▶ EXERCISE REQUIREMENTS:
Give the whole listing below once more, exactly, without pictures.

▶ AVAILABLE DATA:
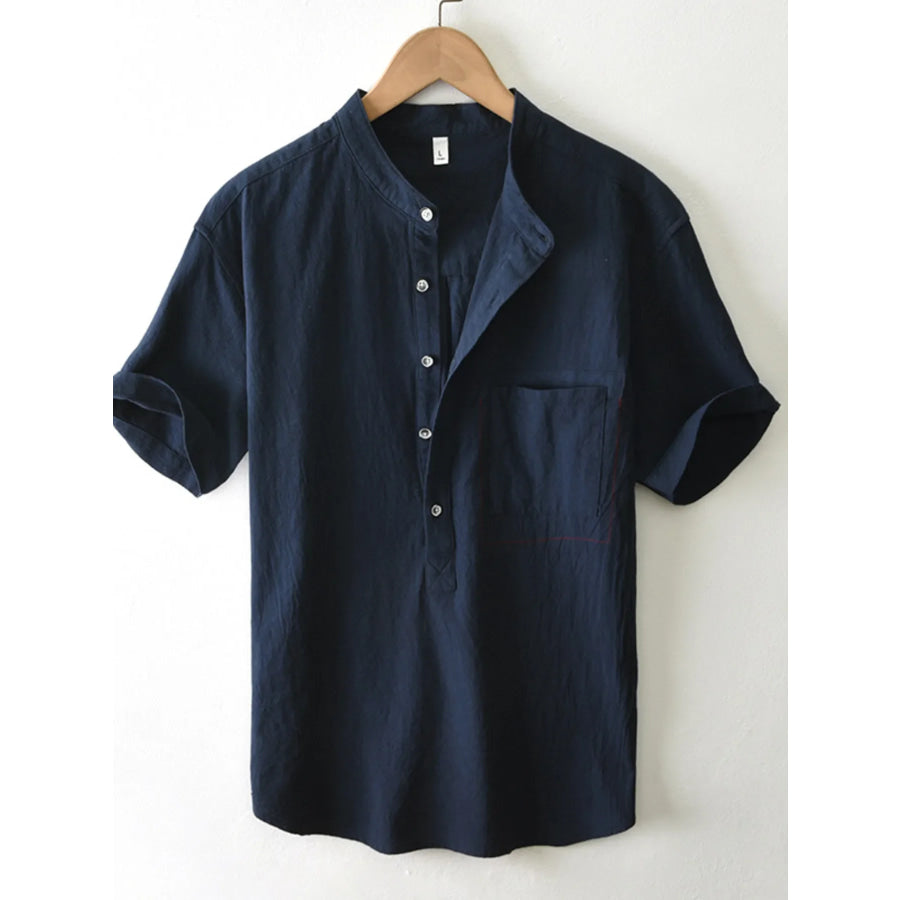 4083adc2588b4de099ba7fc9db77d6f8-Max-Origin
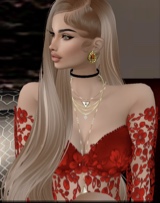 Guest_Daimon2
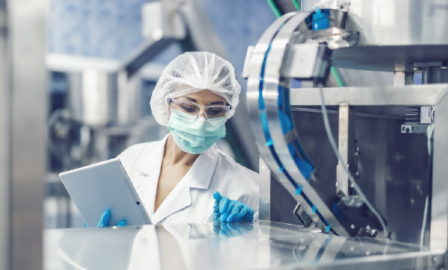 What You Need to Know About Recent FDA Guidance on Firm-to-HCP Communications Regarding SIUU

▶ REPLY TO THE EXERCISE:
 4083adc2588b4de099ba7fc9db77d6f8-Max-Origin
 Guest_Daimon2
 What You Need to Know About Recent FDA Guidance on Firm-to-HCP Communications Regarding SIUU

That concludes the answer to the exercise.